Provided information »
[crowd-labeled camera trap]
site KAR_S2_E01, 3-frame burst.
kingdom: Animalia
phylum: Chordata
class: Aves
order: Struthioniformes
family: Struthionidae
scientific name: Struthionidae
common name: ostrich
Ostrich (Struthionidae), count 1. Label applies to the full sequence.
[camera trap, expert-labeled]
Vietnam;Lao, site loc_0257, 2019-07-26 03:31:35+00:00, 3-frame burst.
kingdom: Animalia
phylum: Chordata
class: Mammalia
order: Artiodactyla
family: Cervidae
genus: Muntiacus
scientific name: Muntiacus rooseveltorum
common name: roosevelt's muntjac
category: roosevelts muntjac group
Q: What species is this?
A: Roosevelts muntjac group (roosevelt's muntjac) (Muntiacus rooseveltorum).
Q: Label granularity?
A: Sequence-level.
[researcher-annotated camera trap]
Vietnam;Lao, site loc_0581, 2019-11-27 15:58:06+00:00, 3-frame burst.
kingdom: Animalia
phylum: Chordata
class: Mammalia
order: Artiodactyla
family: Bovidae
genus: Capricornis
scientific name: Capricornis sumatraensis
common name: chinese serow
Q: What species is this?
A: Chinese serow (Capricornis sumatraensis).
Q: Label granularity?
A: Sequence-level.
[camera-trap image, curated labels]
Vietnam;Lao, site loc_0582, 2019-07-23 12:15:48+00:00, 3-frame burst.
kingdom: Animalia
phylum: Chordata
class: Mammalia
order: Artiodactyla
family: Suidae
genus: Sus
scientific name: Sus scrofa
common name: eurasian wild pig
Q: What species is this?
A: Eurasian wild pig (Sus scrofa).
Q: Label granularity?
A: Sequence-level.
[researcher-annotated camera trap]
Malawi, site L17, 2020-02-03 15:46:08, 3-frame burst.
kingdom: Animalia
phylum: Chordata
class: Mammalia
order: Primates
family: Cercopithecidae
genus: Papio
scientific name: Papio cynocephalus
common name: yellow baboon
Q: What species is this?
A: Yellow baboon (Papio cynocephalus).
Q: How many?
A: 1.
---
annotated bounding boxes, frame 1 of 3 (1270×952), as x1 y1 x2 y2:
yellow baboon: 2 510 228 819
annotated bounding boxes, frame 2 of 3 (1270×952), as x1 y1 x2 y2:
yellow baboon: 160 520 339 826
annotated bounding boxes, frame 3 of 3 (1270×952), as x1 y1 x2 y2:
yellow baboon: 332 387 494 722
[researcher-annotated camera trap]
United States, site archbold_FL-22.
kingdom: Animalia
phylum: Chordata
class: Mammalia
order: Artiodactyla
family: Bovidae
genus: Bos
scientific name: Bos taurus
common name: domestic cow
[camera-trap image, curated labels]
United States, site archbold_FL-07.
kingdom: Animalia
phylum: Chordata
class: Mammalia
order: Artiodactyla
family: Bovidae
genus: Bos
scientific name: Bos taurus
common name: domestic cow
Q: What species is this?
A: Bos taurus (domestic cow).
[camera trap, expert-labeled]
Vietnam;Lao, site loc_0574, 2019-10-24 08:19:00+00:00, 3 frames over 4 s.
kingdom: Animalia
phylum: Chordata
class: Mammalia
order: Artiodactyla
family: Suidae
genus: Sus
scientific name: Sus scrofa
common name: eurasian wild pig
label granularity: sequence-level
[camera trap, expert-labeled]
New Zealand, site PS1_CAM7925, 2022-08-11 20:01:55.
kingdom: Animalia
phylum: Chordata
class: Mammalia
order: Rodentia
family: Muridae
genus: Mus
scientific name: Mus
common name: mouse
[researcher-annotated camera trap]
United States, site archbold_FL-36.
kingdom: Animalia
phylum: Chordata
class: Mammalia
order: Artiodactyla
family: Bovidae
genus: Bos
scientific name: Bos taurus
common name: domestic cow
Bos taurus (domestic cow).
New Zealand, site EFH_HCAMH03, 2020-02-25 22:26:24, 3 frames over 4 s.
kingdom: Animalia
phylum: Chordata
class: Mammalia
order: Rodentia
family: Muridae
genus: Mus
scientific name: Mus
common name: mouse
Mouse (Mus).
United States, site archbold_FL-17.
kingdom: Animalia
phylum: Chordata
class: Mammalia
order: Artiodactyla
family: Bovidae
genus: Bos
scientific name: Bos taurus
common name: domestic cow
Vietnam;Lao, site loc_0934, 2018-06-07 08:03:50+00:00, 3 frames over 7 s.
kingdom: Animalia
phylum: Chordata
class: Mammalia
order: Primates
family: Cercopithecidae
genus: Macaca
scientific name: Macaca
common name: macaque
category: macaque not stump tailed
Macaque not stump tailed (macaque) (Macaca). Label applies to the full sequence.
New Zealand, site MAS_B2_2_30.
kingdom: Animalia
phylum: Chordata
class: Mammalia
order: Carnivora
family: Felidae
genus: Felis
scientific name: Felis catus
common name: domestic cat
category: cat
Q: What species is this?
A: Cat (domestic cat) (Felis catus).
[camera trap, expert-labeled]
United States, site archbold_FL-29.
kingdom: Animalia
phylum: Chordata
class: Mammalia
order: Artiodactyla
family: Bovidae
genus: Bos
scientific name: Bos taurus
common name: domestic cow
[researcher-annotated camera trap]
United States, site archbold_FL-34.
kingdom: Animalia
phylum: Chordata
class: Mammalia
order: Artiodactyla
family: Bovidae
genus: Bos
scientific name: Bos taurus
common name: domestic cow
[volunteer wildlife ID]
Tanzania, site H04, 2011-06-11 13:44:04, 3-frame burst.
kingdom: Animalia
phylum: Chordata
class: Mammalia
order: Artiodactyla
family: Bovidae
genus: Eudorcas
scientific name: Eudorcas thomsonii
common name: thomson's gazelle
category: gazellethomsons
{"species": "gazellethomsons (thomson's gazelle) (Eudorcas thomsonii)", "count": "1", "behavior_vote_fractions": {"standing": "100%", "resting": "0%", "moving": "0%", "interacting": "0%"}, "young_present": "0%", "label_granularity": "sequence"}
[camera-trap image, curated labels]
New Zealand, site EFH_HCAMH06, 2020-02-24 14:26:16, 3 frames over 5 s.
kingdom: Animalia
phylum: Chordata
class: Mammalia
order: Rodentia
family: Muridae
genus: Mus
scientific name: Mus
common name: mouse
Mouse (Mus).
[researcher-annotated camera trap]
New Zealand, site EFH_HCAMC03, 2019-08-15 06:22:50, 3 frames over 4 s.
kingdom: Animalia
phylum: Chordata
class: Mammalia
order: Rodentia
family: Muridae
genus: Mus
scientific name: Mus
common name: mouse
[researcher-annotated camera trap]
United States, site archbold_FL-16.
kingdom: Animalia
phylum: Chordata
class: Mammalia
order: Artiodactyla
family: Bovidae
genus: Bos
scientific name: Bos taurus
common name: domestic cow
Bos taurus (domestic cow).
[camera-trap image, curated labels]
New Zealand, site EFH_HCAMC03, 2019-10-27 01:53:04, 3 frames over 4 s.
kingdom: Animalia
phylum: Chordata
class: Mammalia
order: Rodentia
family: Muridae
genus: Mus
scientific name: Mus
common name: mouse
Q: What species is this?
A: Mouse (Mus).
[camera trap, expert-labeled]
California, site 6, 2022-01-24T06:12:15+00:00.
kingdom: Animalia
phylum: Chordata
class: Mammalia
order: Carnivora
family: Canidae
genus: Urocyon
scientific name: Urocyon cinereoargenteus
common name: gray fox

Problem to solve » Output the data in full, please, exactly as written.

Solution »
[crowd-labeled camera trap]
site KAR_S2_E01, 3-frame burst.
kingdom: Animalia
phylum: Chordata
class: Aves
order: Struthioniformes
family: Struthionidae
scientific name: Struthionidae
common name: ostrich
Ostrich (Struthionidae), count 1. Label applies to the full sequence.
[camera trap, expert-labeled]
Vietnam;Lao, site loc_0257, 2019-07-26 03:31:35+00:00, 3-frame burst.
kingdom: Animalia
phylum: Chordata
class: Mammalia
order: Artiodactyla
family: Cervidae
genus: Muntiacus
scientific name: Muntiacus rooseveltorum
common name: roosevelt's muntjac
category: roosevelts muntjac group
Q: What species is this?
A: Roosevelts muntjac group (roosevelt's muntjac) (Muntiacus rooseveltorum).
Q: Label granularity?
A: Sequence-level.
[researcher-annotated camera trap]
Vietnam;Lao, site loc_0581, 2019-11-27 15:58:06+00:00, 3-frame burst.
kingdom: Animalia
phylum: Chordata
class: Mammalia
order: Artiodactyla
family: Bovidae
genus: Capricornis
scientific name: Capricornis sumatraensis
common name: chinese serow
Q: What species is this?
A: Chinese serow (Capricornis sumatraensis).
Q: Label granularity?
A: Sequence-level.
[camera-trap image, curated labels]
Vietnam;Lao, site loc_0582, 2019-07-23 12:15:48+00:00, 3-frame burst.
kingdom: Animalia
phylum: Chordata
class: Mammalia
order: Artiodactyla
family: Suidae
genus: Sus
scientific name: Sus scrofa
common name: eurasian wild pig
Q: What species is this?
A: Eurasian wild pig (Sus scrofa).
Q: Label granularity?
A: Sequence-level.
[researcher-annotated camera trap]
Malawi, site L17, 2020-02-03 15:46:08, 3-frame burst.
kingdom: Animalia
phylum: Chordata
class: Mammalia
order: Primates
family: Cercopithecidae
genus: Papio
scientific name: Papio cynocephalus
common name: yellow baboon
Q: What species is this?
A: Yellow baboon (Papio cynocephalus).
Q: How many?
A: 1.
---
annotated bounding boxes, frame 1 of 3 (1270×952), as x1 y1 x2 y2:
yellow baboon: 2 510 228 819
annotated bounding boxes, frame 2 of 3 (1270×952), as x1 y1 x2 y2:
yellow baboon: 160 520 339 826
annotated bounding boxes, frame 3 of 3 (1270×952), as x1 y1 x2 y2:
yellow baboon: 332 387 494 722
[researcher-annotated camera trap]
United States, site archbold_FL-22.
kingdom: Animalia
phylum: Chordata
class: Mammalia
order: Artiodactyla
family: Bovidae
genus: Bos
scientific name: Bos taurus
common name: domestic cow
[camera-trap image, curated labels]
United States, site archbold_FL-07.
kingdom: Animalia
phylum: Chordata
class: Mammalia
order: Artiodactyla
family: Bovidae
genus: Bos
scientific name: Bos taurus
common name: domestic cow
Q: What species is this?
A: Bos taurus (domestic cow).
[camera trap, expert-labeled]
Vietnam;Lao, site loc_0574, 2019-10-24 08:19:00+00:00, 3 frames over 4 s.
kingdom: Animalia
phylum: Chordata
class: Mammalia
order: Artiodactyla
family: Suidae
genus: Sus
scientific name: Sus scrofa
common name: eurasian wild pig
label granularity: sequence-level
[camera trap, expert-labeled]
New Zealand, site PS1_CAM7925, 2022-08-11 20:01:55.
kingdom: Animalia
phylum: Chordata
class: Mammalia
order: Rodentia
family: Muridae
genus: Mus
scientific name: Mus
common name: mouse
[researcher-annotated camera trap]
United States, site archbold_FL-36.
kingdom: Animalia
phylum: Chordata
class: Mammalia
order: Artiodactyla
family: Bovidae
genus: Bos
scientific name: Bos taurus
common name: domestic cow
Bos taurus (domestic cow).
New Zealand, site EFH_HCAMH03, 2020-02-25 22:26:24, 3 frames over 4 s.
kingdom: Animalia
phylum: Chordata
class: Mammalia
order: Rodentia
family: Muridae
genus: Mus
scientific name: Mus
common name: mouse
Mouse (Mus).
United States, site archbold_FL-17.
kingdom: Animalia
phylum: Chordata
class: Mammalia
order: Artiodactyla
family: Bovidae
genus: Bos
scientific name: Bos taurus
common name: domestic cow
Vietnam;Lao, site loc_0934, 2018-06-07 08:03:50+00:00, 3 frames over 7 s.
kingdom: Animalia
phylum: Chordata
class: Mammalia
order: Primates
family: Cercopithecidae
genus: Macaca
scientific name: Macaca
common name: macaque
category: macaque not stump tailed
Macaque not stump tailed (macaque) (Macaca). Label applies to the full sequence.
New Zealand, site MAS_B2_2_30.
kingdom: Animalia
phylum: Chordata
class: Mammalia
order: Carnivora
family: Felidae
genus: Felis
scientific name: Felis catus
common name: domestic cat
category: cat
Q: What species is this?
A: Cat (domestic cat) (Felis catus).
[camera trap, expert-labeled]
United States, site archbold_FL-29.
kingdom: Animalia
phylum: Chordata
class: Mammalia
order: Artiodactyla
family: Bovidae
genus: Bos
scientific name: Bos taurus
common name: domestic cow
[researcher-annotated camera trap]
United States, site archbold_FL-34.
kingdom: Animalia
phylum: Chordata
class: Mammalia
order: Artiodactyla
family: Bovidae
genus: Bos
scientific name: Bos taurus
common name: domestic cow
[volunteer wildlife ID]
Tanzania, site H04, 2011-06-11 13:44:04, 3-frame burst.
kingdom: Animalia
phylum: Chordata
class: Mammalia
order: Artiodactyla
family: Bovidae
genus: Eudorcas
scientific name: Eudorcas thomsonii
common name: thomson's gazelle
category: gazellethomsons
{"species": "gazellethomsons (thomson's gazelle) (Eudorcas thomsonii)", "count": "1", "behavior_vote_fractions": {"standing": "100%", "resting": "0%", "moving": "0%", "interacting": "0%"}, "young_present": "0%", "label_granularity": "sequence"}
[camera-trap image, curated labels]
New Zealand, site EFH_HCAMH06, 2020-02-24 14:26:16, 3 frames over 5 s.
kingdom: Animalia
phylum: Chordata
class: Mammalia
order: Rodentia
family: Muridae
genus: Mus
scientific name: Mus
common name: mouse
Mouse (Mus).
[researcher-annotated camera trap]
New Zealand, site EFH_HCAMC03, 2019-08-15 06:22:50, 3 frames over 4 s.
kingdom: Animalia
phylum: Chordata
class: Mammalia
order: Rodentia
family: Muridae
genus: Mus
scientific name: Mus
common name: mouse
[researcher-annotated camera trap]
United States, site archbold_FL-16.
kingdom: Animalia
phylum: Chordata
class: Mammalia
order: Artiodactyla
family: Bovidae
genus: Bos
scientific name: Bos taurus
common name: domestic cow
Bos taurus (domestic cow).
[camera-trap image, curated labels]
New Zealand, site EFH_HCAMC03, 2019-10-27 01:53:04, 3 frames over 4 s.
kingdom: Animalia
phylum: Chordata
class: Mammalia
order: Rodentia
family: Muridae
genus: Mus
scientific name: Mus
common name: mouse
Q: What species is this?
A: Mouse (Mus).
[camera trap, expert-labeled]
California, site 6, 2022-01-24T06:12:15+00:00.
kingdom: Animalia
phylum: Chordata
class: Mammalia
order: Carnivora
family: Canidae
genus: Urocyon
scientific name: Urocyon cinereoargenteus
common name: gray fox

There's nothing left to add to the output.